>> Begin

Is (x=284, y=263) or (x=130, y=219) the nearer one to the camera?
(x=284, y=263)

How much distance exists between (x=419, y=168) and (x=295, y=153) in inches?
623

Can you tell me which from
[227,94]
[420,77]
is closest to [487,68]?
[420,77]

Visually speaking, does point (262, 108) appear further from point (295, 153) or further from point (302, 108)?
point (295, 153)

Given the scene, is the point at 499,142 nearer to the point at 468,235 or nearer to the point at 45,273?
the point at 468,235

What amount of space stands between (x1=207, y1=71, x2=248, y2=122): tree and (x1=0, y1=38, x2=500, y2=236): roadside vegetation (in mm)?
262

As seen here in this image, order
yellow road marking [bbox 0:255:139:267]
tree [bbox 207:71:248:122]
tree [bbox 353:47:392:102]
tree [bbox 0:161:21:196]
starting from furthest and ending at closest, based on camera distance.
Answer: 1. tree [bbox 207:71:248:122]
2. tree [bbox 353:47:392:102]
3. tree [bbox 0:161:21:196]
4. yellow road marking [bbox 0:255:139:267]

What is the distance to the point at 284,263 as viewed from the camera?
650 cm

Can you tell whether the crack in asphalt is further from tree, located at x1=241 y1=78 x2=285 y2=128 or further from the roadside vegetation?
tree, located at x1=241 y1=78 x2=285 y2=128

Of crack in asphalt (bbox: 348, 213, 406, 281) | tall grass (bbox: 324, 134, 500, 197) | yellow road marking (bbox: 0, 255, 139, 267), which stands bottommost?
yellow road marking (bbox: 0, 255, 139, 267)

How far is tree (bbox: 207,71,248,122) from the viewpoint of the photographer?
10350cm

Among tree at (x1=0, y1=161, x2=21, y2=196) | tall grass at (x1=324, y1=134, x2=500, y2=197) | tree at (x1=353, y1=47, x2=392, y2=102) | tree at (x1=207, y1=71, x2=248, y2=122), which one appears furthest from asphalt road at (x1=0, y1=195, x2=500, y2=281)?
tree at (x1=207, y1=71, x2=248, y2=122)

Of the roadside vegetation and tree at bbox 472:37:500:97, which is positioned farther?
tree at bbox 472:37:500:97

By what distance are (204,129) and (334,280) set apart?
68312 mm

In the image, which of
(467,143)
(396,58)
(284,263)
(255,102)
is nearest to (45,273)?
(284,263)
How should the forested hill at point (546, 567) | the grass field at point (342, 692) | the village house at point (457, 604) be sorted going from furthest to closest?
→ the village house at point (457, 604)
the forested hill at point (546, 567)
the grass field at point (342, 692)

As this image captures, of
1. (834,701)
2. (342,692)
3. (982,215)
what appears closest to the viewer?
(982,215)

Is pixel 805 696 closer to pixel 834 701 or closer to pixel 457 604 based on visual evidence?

>> End

> INSTRUCTIONS TO FOLLOW:
Could you reproduce, word for word, everything from the start of the data down to and including the line containing "4. yellow road marking [bbox 0:255:139:267]"?

> THE OUTPUT:
Is (x=284, y=263) or (x=130, y=219) the nearer one to the camera?
(x=284, y=263)

How much distance exists between (x=419, y=168) and (x=295, y=153) in inches?
623

Can you tell me which from
[227,94]
[420,77]
is closest to [487,68]?
[420,77]

Visually speaking, does point (262, 108) appear further from point (295, 153) or further from point (302, 108)?
point (295, 153)

Given the scene, is the point at 499,142 nearer to the point at 468,235 or nearer to the point at 45,273?
the point at 468,235

What amount of space stands between (x1=207, y1=71, x2=248, y2=122): tree and (x1=0, y1=38, x2=500, y2=236): roadside vegetation (in mm)?
262

As seen here in this image, order
yellow road marking [bbox 0:255:139:267]
tree [bbox 207:71:248:122]
tree [bbox 353:47:392:102]
tree [bbox 0:161:21:196]
starting from furthest and ending at closest, based on camera distance.
Answer: 1. tree [bbox 207:71:248:122]
2. tree [bbox 353:47:392:102]
3. tree [bbox 0:161:21:196]
4. yellow road marking [bbox 0:255:139:267]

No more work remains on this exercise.